## PROBLEM TO SOLVE
Restate, word for word, each entry that follows, but skip its pictures.

[Collected data entries]
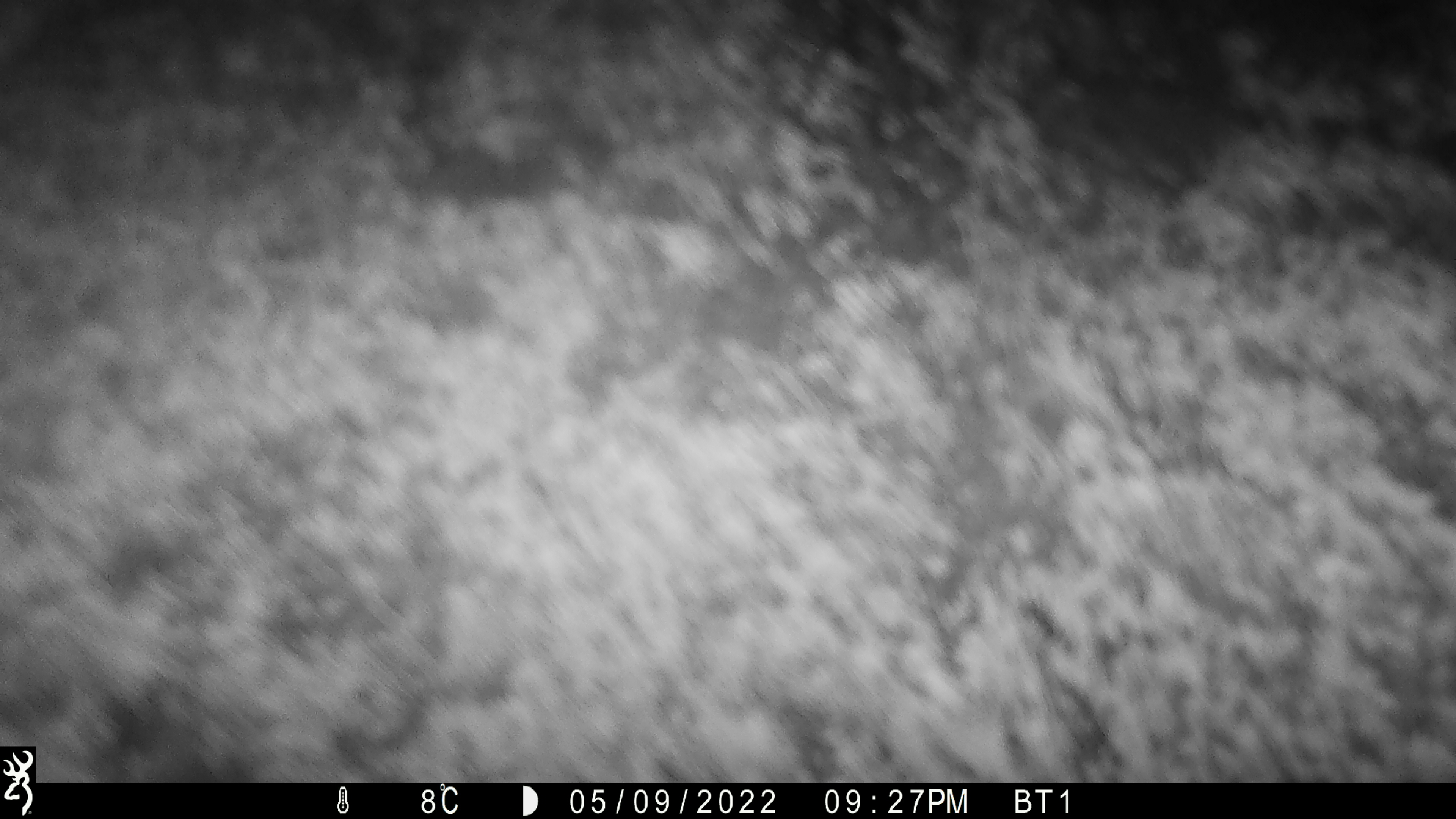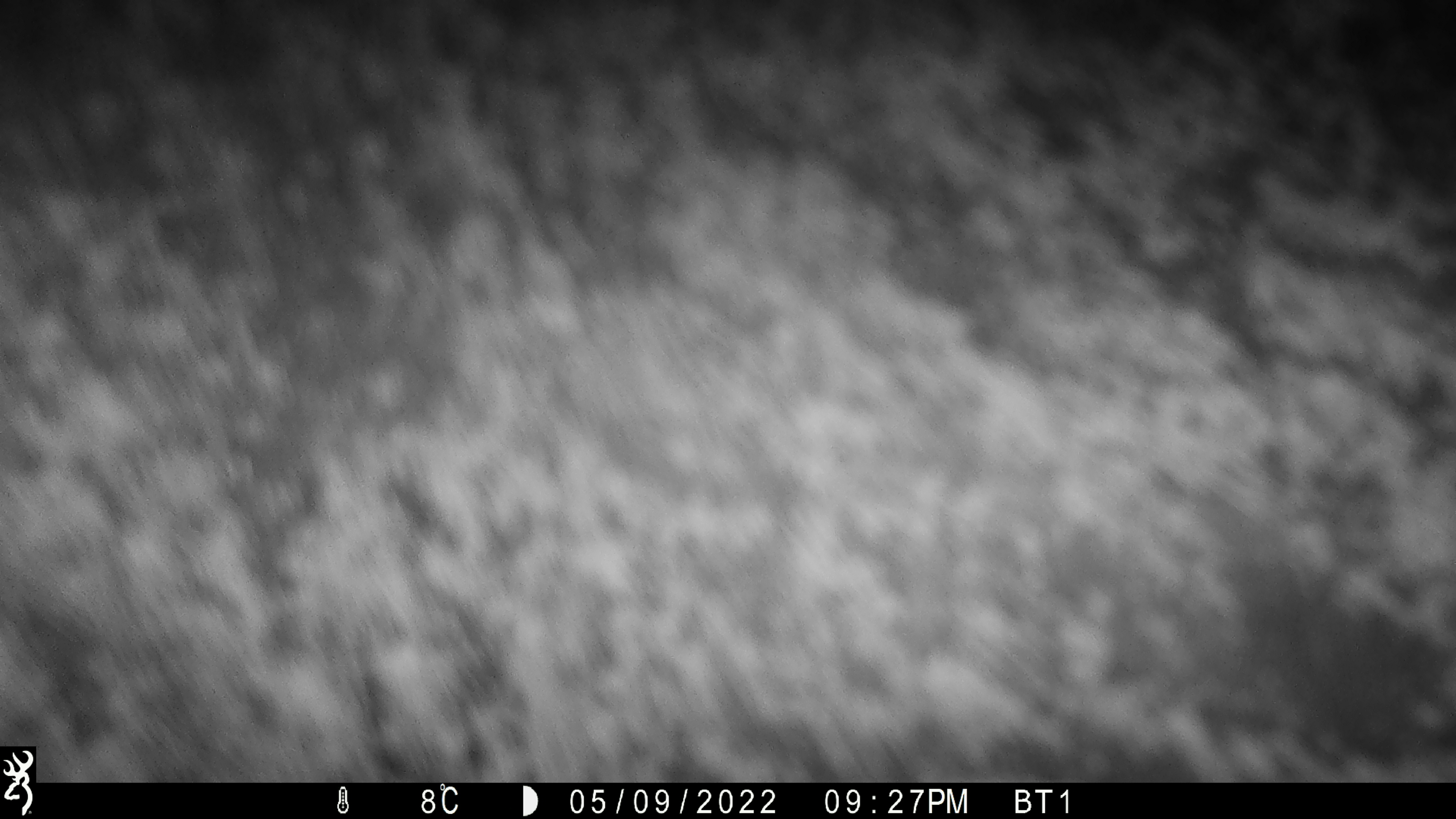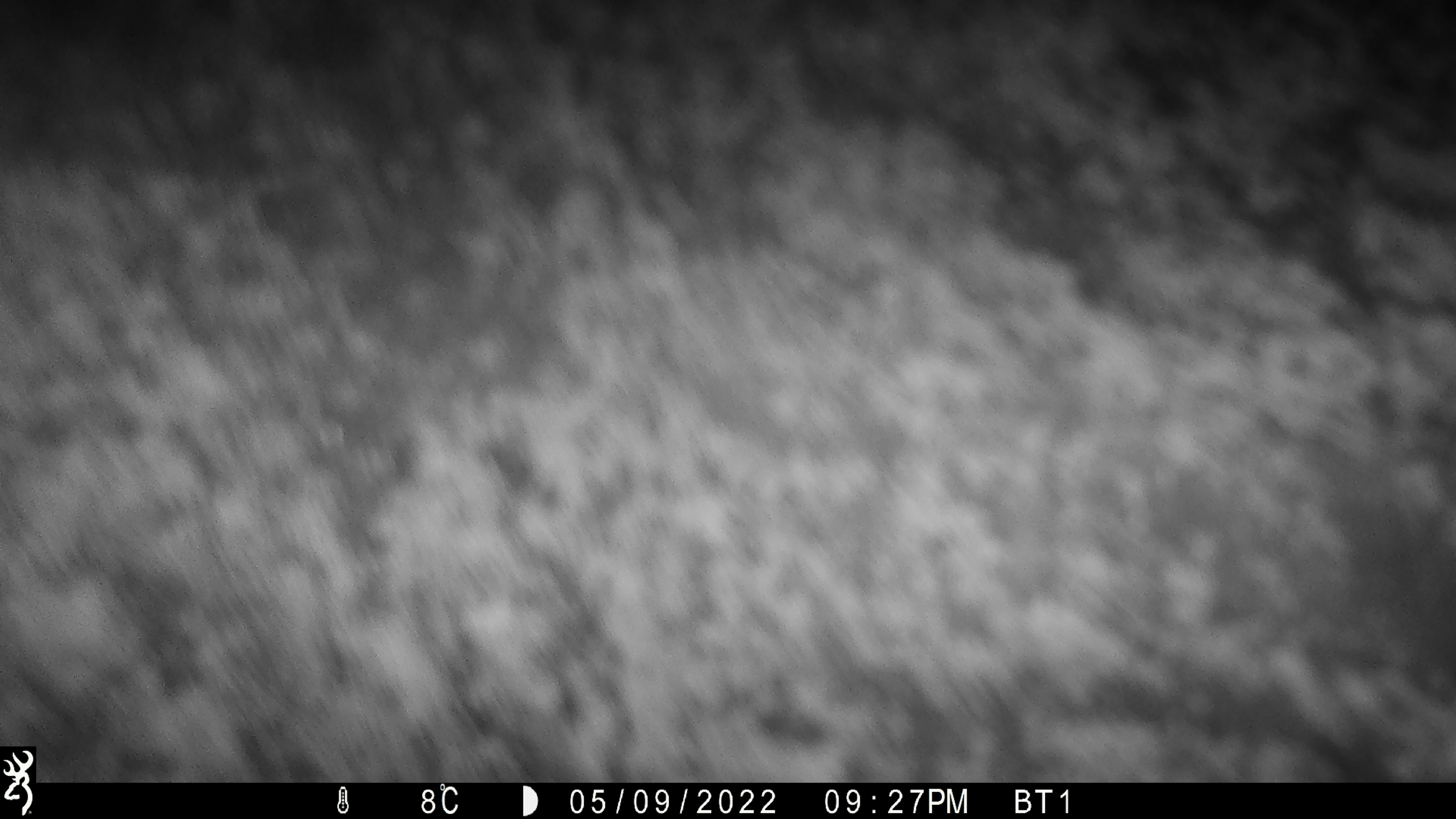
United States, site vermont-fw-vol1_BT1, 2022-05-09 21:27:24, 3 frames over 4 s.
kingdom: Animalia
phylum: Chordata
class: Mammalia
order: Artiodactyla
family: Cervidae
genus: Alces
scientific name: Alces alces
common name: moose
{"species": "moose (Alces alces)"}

## WORKED SOLUTION
United States, site vermont-fw-vol1_BT1, 2022-05-09 21:27:24, 3 frames over 4 s.
kingdom: Animalia
phylum: Chordata
class: Mammalia
order: Artiodactyla
family: Cervidae
genus: Alces
scientific name: Alces alces
common name: moose
{"species": "moose (Alces alces)"}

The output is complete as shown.